Both Oars In Walking in the shoes of others

A couple months after we graduated from college, a friend and I crisscrossed the US in search of everything US. We chose our destinations daily based on the closest piece of national culture we could find that lay in the right direction. We sought the high, the low and the food to match. The only pre-determined decision was to drive 400 miles each day without fail. Most days, we saw at least two things of note.

We visited Hemingway’s grave in Ketchum, ID—better known today as Sundance. We passed through Carmel where we purposely got a parking ticket in order to get Clint Eastwood’s mayoral signature. We appreciated the neoclassical city squares that are sprinkled throughout the Midwest. We took in Big Art—two story prairie dogs and VW Bug sized strawberries—along the way and ate at plenty of diners. I even played a few hands of blackjack at Caesar’s Palace while my friend circled the colossal hotel with the car.

By far, the high point of the national trek was pulling into Memphis to visit Graceland on the tenth anniversary of Elvis’s death. I graduated in 1987, so our timing was more luck than anything else.
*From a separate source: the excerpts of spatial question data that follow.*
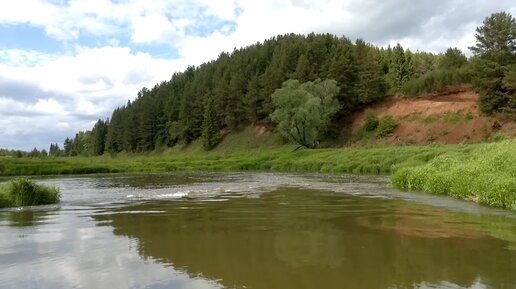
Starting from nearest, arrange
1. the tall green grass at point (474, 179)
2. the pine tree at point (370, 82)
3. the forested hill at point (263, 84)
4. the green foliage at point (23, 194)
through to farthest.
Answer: the tall green grass at point (474, 179) → the green foliage at point (23, 194) → the pine tree at point (370, 82) → the forested hill at point (263, 84)

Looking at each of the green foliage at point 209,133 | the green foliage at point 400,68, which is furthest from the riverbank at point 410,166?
the green foliage at point 400,68

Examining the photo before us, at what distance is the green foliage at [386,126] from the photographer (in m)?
80.0

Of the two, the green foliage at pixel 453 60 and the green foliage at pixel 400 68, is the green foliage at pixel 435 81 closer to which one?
the green foliage at pixel 453 60

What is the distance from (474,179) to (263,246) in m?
14.8

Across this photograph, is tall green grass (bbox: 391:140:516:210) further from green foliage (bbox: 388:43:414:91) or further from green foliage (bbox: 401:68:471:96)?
green foliage (bbox: 388:43:414:91)

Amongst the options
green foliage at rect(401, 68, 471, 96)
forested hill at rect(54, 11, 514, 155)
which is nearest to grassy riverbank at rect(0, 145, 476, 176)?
forested hill at rect(54, 11, 514, 155)

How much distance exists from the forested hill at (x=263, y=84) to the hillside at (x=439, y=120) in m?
2.26

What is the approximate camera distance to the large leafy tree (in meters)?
64.8

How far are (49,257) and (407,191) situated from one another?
70.0 feet

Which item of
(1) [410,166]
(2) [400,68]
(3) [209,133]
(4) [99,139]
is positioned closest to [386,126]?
(1) [410,166]

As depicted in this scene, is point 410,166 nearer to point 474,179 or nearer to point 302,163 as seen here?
point 474,179

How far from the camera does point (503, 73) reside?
64875mm

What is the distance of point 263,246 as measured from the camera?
1242 centimetres

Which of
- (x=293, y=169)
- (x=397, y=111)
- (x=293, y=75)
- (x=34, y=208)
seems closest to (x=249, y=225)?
(x=34, y=208)
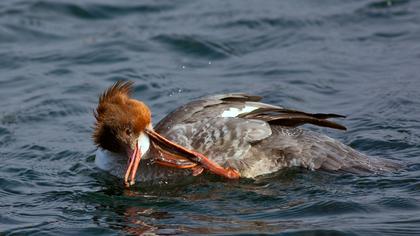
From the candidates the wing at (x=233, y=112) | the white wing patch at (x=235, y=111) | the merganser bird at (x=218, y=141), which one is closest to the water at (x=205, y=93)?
the merganser bird at (x=218, y=141)

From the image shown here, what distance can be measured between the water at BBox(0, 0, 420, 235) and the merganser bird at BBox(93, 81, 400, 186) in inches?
6.2

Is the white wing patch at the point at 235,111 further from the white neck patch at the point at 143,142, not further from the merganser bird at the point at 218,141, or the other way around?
the white neck patch at the point at 143,142

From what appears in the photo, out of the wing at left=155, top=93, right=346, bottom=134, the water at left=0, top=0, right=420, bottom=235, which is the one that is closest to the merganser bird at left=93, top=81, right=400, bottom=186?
the wing at left=155, top=93, right=346, bottom=134

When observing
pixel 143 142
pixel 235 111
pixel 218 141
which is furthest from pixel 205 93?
pixel 143 142

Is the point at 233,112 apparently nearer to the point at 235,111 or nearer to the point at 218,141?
the point at 235,111

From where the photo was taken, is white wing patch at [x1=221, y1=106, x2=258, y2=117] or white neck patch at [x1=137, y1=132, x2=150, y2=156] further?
white wing patch at [x1=221, y1=106, x2=258, y2=117]

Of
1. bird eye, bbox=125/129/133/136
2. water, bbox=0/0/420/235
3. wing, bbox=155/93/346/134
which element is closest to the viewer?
water, bbox=0/0/420/235

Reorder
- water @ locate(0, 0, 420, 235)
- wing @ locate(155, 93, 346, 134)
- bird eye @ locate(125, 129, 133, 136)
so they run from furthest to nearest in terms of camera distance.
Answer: wing @ locate(155, 93, 346, 134), bird eye @ locate(125, 129, 133, 136), water @ locate(0, 0, 420, 235)

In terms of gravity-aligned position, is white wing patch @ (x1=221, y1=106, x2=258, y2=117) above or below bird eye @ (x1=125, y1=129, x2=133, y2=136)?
above

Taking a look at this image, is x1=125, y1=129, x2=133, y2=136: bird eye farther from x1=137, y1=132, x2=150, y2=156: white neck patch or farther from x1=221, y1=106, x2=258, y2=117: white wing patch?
x1=221, y1=106, x2=258, y2=117: white wing patch

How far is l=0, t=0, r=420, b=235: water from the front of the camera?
7.91 m

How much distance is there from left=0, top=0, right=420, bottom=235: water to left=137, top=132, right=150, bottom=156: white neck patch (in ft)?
1.33

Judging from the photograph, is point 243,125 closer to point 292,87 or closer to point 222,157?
point 222,157

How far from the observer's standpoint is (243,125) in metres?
8.84
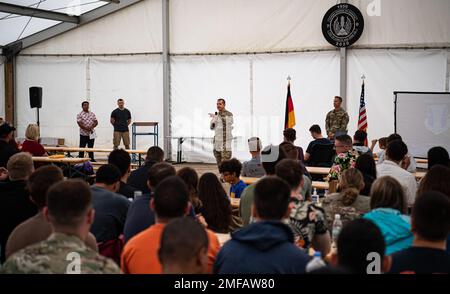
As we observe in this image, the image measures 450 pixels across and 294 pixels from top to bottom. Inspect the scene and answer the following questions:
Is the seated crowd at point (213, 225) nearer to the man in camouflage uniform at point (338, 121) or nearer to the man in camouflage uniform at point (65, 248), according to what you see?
the man in camouflage uniform at point (65, 248)

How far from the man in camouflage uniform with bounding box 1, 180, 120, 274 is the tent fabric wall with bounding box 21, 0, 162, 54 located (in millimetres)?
12809

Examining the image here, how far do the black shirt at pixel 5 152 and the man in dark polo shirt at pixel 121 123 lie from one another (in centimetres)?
741

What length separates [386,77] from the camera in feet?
41.3

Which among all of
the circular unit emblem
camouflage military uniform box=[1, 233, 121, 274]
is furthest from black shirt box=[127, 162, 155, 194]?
the circular unit emblem

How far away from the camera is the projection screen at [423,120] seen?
10.4m

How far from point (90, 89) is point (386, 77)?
8211mm

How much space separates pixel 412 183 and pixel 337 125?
19.7 ft

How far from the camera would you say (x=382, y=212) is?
11.0 feet

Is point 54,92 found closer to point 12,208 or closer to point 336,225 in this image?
point 12,208

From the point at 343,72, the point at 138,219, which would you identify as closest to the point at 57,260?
the point at 138,219

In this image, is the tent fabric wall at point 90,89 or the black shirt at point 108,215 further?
the tent fabric wall at point 90,89

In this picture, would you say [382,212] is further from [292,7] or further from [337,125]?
[292,7]

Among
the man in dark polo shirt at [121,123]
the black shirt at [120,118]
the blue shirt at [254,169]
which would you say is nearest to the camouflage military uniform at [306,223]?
the blue shirt at [254,169]
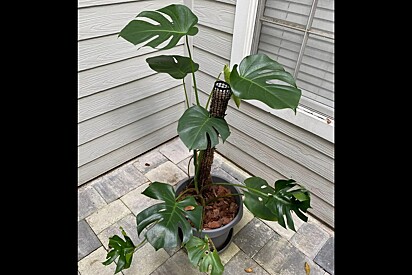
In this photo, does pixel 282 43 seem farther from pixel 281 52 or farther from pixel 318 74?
pixel 318 74

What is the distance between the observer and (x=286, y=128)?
1435 millimetres

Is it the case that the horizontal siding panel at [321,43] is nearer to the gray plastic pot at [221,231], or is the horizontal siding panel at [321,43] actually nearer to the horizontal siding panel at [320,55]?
the horizontal siding panel at [320,55]

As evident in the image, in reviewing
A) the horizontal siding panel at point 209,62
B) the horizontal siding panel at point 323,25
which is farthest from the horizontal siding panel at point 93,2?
the horizontal siding panel at point 323,25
However, given the focus of our trip, it seemed only natural to arrive at the King’s pad at a high point in its international appeal. The place was alive with people from around the world. Tours were being given more than half dozen languages.

What I remember most about our visit to the mecca of Rock-n-Roll was a 20 minute documentary called “Walk a Mile in My Shoes.” The film tells the story of Elvis’ journey from an unknown gospel singer from Tupelo with uniquely versatile hips to the King of Rock-n-Roll. Having just walked down a long hall plastered with his gold records and platinum albums, we were arguably predisposed to appreciate just what an amazing climb the King had made. However, I was still not prepared for the impact the film had on me.

At the end of the film, I sat back in my seat thinking, “Wow! The King of Rock-n-Roll really never got over being unseated by the British invasion led by the Beatles.” I also appreciated for the first time that Elvis really wanted a serious acting career. Somehow what I had always thought to be a rather tawdry death in a bathroom of a has-been became the tragic end of a king trying to stay vital, relevant. The quick documentary had lived up to its title—I had walked a mile in Elvis’s shoes.

This memory of visiting Graceland came to me the other day while I was putting on my oldest son’s boots. Hand-me-ups are one of the benefits of having sons who outgrow you before they leave home. As I laced up Robert’s boots to do some work, the thought occurred to me that I would be literally walking in his shoes. My mind immediately returned to Graceland and the Elvis documentary.

There is one other time that walking in another shoes meant more than a cliché to me. It was again with Robert. He was ten. I had just returned from observing a tumultuous day of marches and riots in the streets of Haiti. Exhausted, I sat down and kicked of my dusty sandals. Robert said matter-of-factly, “Dad, you should keep these sandals. I want to wear them when I grow up.” His words punctuated the moment while raising to a higher plane the concept of wearing another’s shoes.

Those sandals are gone. And it appears that the shoes Robert, who is now at West Point, will eventually fill will be bigger than any I have worn—which was exactly what I was thinking when I put on his boots. And, that’s how I ended up back at Graceland.